Input:
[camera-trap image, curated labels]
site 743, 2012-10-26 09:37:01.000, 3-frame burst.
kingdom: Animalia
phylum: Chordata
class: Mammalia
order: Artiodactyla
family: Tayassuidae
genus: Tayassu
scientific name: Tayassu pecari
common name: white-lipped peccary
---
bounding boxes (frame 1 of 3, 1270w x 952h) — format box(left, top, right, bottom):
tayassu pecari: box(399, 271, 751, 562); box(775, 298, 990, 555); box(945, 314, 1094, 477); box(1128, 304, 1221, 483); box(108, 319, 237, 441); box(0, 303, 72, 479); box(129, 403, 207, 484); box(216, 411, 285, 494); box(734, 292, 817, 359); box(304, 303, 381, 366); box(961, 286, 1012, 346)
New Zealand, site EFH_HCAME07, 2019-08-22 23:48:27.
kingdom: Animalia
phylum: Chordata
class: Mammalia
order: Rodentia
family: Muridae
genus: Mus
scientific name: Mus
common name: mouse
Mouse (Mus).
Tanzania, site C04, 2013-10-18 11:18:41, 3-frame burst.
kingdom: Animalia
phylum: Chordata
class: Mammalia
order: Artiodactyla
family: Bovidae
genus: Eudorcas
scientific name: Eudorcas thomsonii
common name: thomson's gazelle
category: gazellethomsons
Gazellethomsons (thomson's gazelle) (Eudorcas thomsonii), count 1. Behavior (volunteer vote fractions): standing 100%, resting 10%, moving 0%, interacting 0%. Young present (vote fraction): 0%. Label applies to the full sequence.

What the task asks:
A complete, exact copy of the material is the expected answer.

Final answer:
[camera-trap image, curated labels]
site 743, 2012-10-26 09:37:01.000, 3-frame burst.
kingdom: Animalia
phylum: Chordata
class: Mammalia
order: Artiodactyla
family: Tayassuidae
genus: Tayassu
scientific name: Tayassu pecari
common name: white-lipped peccary
---
bounding boxes (frame 1 of 3, 1270w x 952h) — format box(left, top, right, bottom):
tayassu pecari: box(399, 271, 751, 562); box(775, 298, 990, 555); box(945, 314, 1094, 477); box(1128, 304, 1221, 483); box(108, 319, 237, 441); box(0, 303, 72, 479); box(129, 403, 207, 484); box(216, 411, 285, 494); box(734, 292, 817, 359); box(304, 303, 381, 366); box(961, 286, 1012, 346)
New Zealand, site EFH_HCAME07, 2019-08-22 23:48:27.
kingdom: Animalia
phylum: Chordata
class: Mammalia
order: Rodentia
family: Muridae
genus: Mus
scientific name: Mus
common name: mouse
Mouse (Mus).
Tanzania, site C04, 2013-10-18 11:18:41, 3-frame burst.
kingdom: Animalia
phylum: Chordata
class: Mammalia
order: Artiodactyla
family: Bovidae
genus: Eudorcas
scientific name: Eudorcas thomsonii
common name: thomson's gazelle
category: gazellethomsons
Gazellethomsons (thomson's gazelle) (Eudorcas thomsonii), count 1. Behavior (volunteer vote fractions): standing 100%, resting 10%, moving 0%, interacting 0%. Young present (vote fraction): 0%. Label applies to the full sequence.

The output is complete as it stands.